The 2013 flu season will see new, more specialized flu vaccines offered to the public for the first time.
While the standard three-strain vaccine will be the most commonly available option via injection, a new four-strain version has recently been introduced on the market.
This additional strain has been added due to its frequent occurrence in children.
The four-strain variant will be most readily available in nasal spray form, called FluMist Quadrivalent, which has replaced the previous three-strain version in the marketplace.
The injectable version of the four-strain vaccine will be far more difficult to track down, said Melany Webster, a registered nurse and the immunization coordinator for the McPherson County Health Department.
"It only became available for order in January," Webster said, "and not enough has been produced for widespread sales."

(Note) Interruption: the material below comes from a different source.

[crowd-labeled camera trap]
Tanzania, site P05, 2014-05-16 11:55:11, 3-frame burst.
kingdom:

The nasal spray variant is recommended only to people ranging in age from 2 to 49 who aren't pregnant. Seniors, however, have had the option of receiving Fluzone High-Dose.

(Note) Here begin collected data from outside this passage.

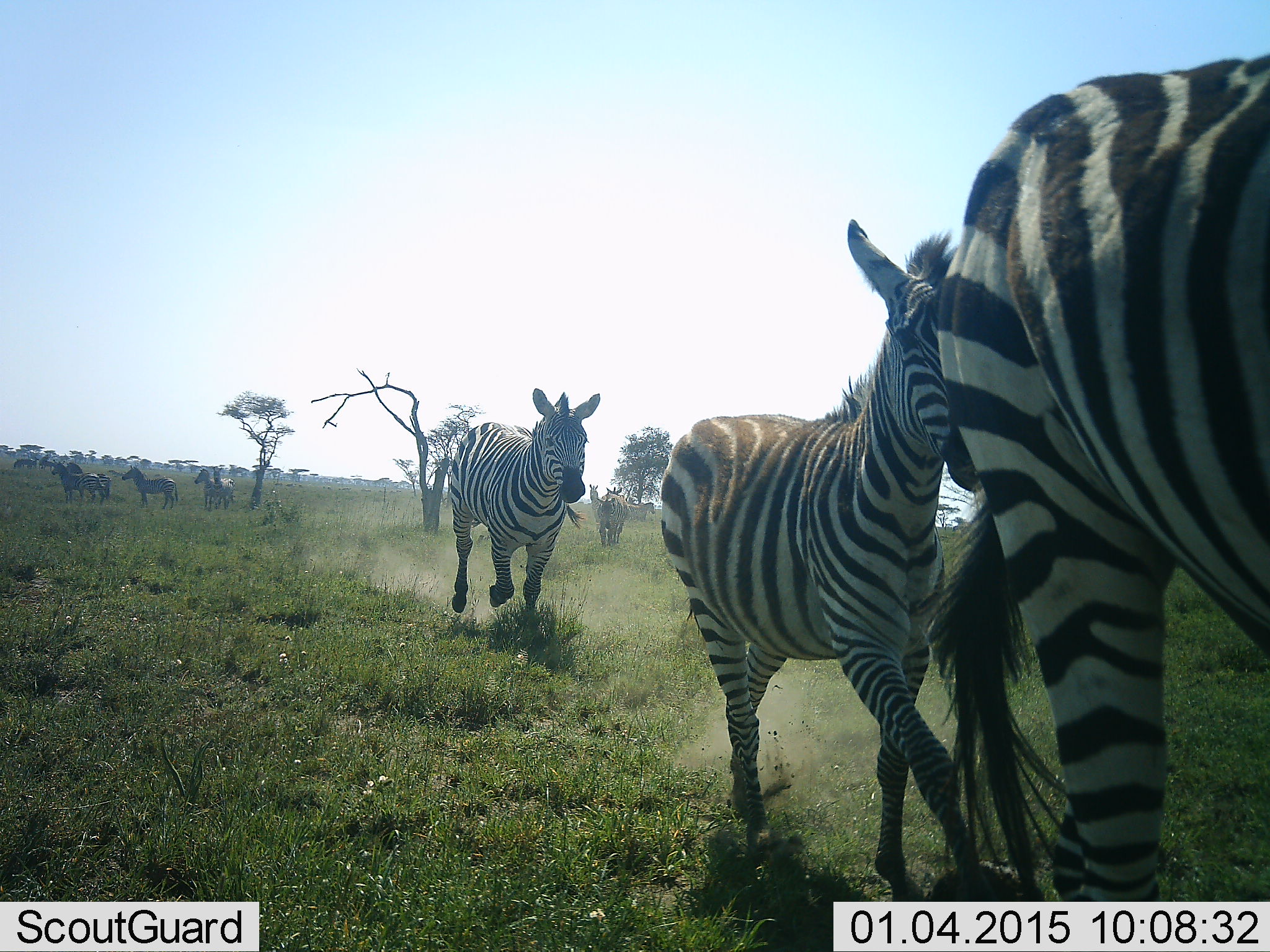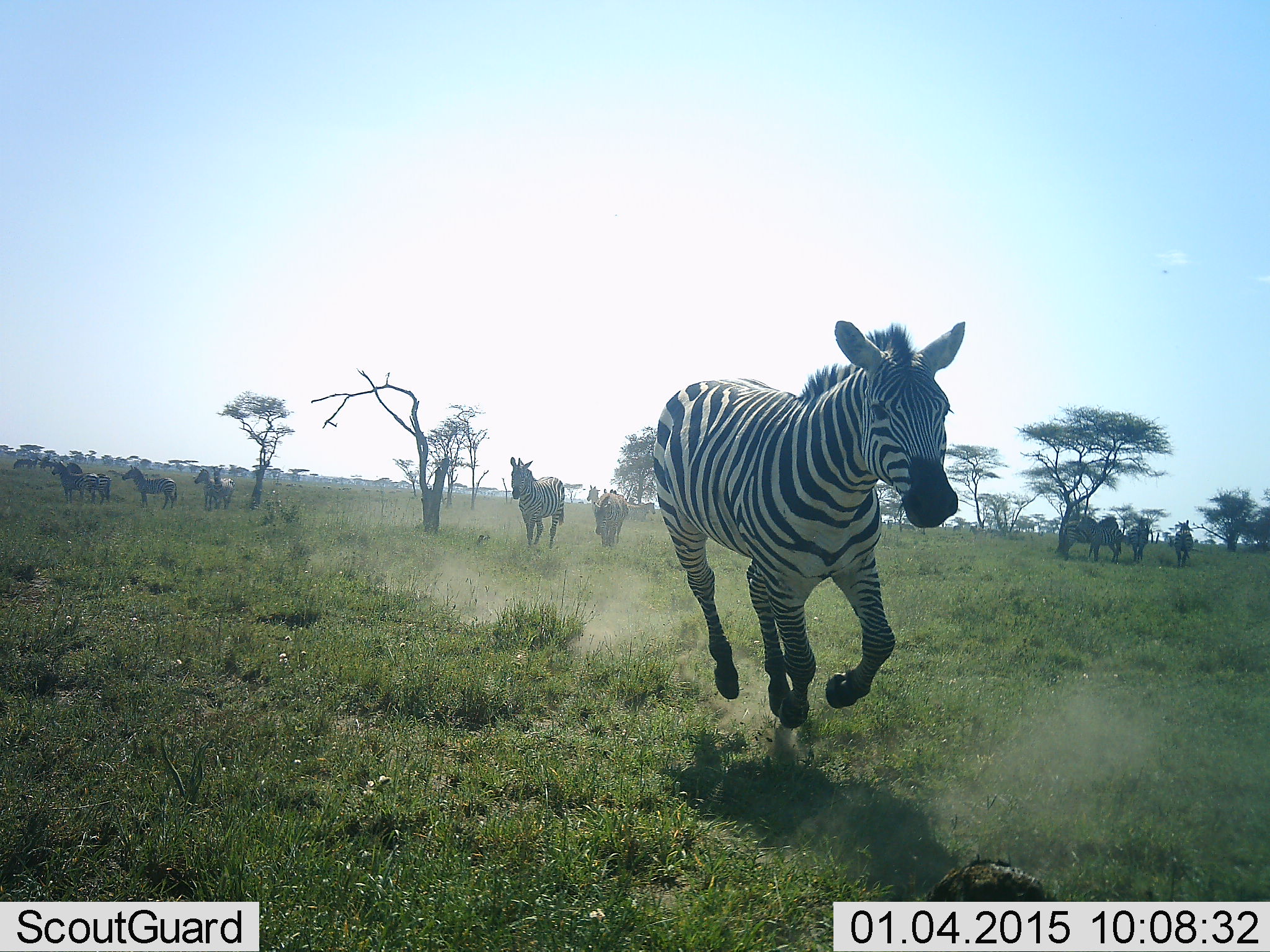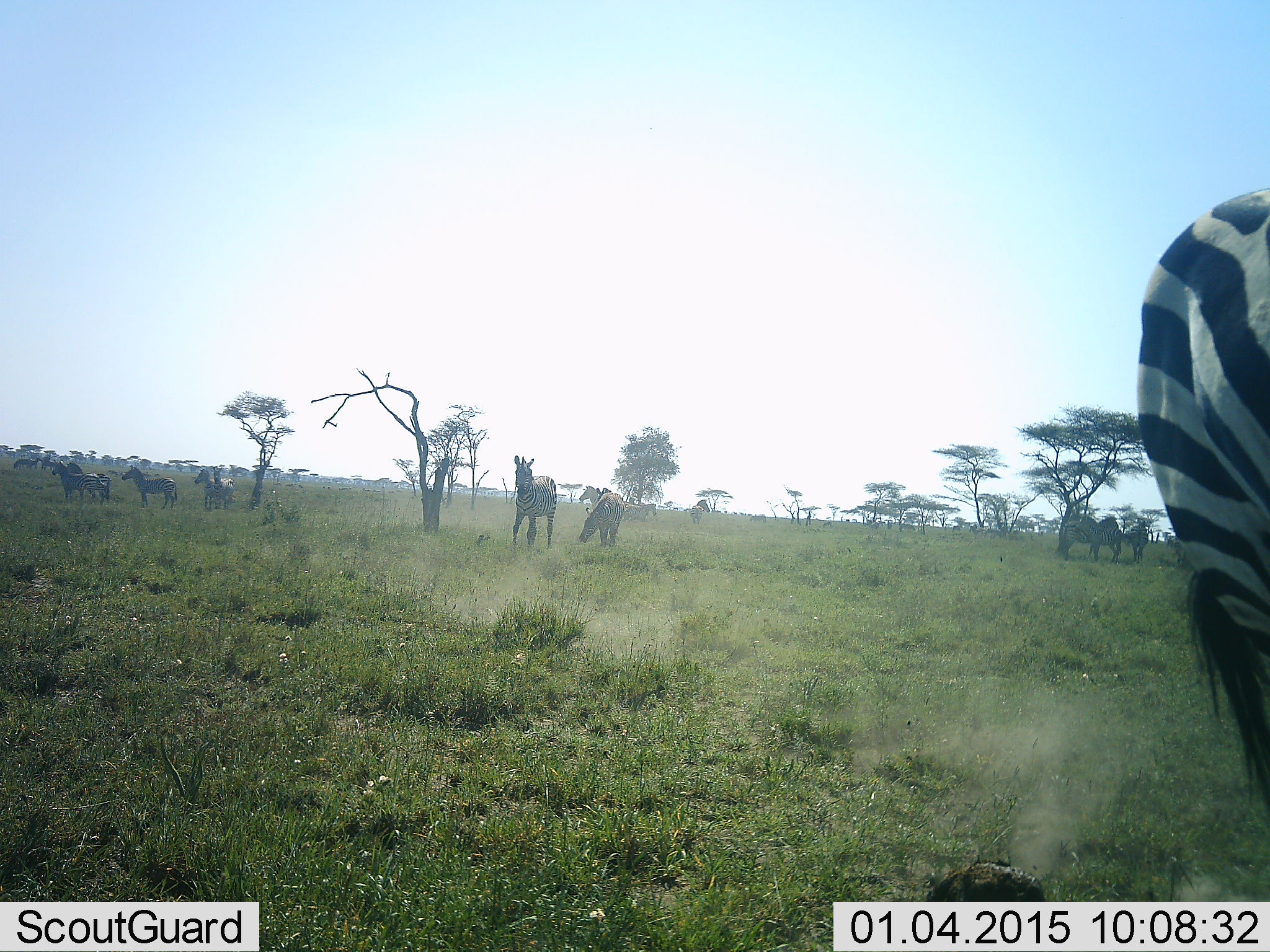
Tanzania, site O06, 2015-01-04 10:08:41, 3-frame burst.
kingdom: Animalia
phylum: Chordata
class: Mammalia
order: Perissodactyla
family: Equidae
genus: Equus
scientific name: Equus quagga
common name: plains zebra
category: zebra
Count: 11-50.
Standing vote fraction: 50%.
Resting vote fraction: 0%.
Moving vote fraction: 100%.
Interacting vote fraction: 10%.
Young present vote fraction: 40%.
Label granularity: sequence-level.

Approved by the Food and Drug administration in 2009, Fluzone High-Dose is designed to more effectively stimulate the typically weaker immune systems of senior citizens through supplying a quadruple dose of the strains.
Clinical trials have shown a higher immune system response in seniors who've used Fluzone High-Dose, though its effectiveness in deterring the disease is not yet known. A study into its effectiveness is expected to be released in 2014 or 2015.
Even more options are coming out in the marketplace, including intradermal skin deep shots and variations produced specifically for those who suffer allergies to eggs.
With all these options, potential for consumer confusion about which product will best serve them is a possibility.
Reading about all the different variations makes the process seem confusing, said Dawn Eagle, a mother of four and owner of Precious Angels Daycare in McPherson.
"It's OK if kids end up getting the same protection," Eagle said, "and it sounds like a good, easier idea, but I won't use the four-strain myself until it's had a year to prove itself in the market."
In response, Webster said the process of making the flu vaccine doesn't change, except for the fact new virus strains are added on an annual basis.
"The process for making the vaccine has been the same for many, many years," Webster said. "They change out the viruses every year to keep the vaccine as current as it can be. The fact that it's tested effective regularly despite this constant change supports the validity of these new flu vaccines."
While the constant need to switch the flu strains in the vaccines can lead to fluctuations in vaccine effectiveness, recent studies by the Centers for Disease Control and Prevention have shown the vaccine reducing the risk of flu illness by about 60 percent among the overall population during the flu's most active seasons.
Webster said the injectable four-strain flu vaccine won't be available via the McPherson County Health Department this year. The new form will be available in the nasal spray.
"We will begin offering flu vaccines in the clinic on Oct. 1," Webster said, "and we will be doing outreach in places such as the county senior citizens' centers and senior housing, but anyone can come to any of these outreach events and get their flu shot."
The Health Department's pricing on flu immunizations has not been finalized yet. In 2012, the price was $25 per shot or inoculation.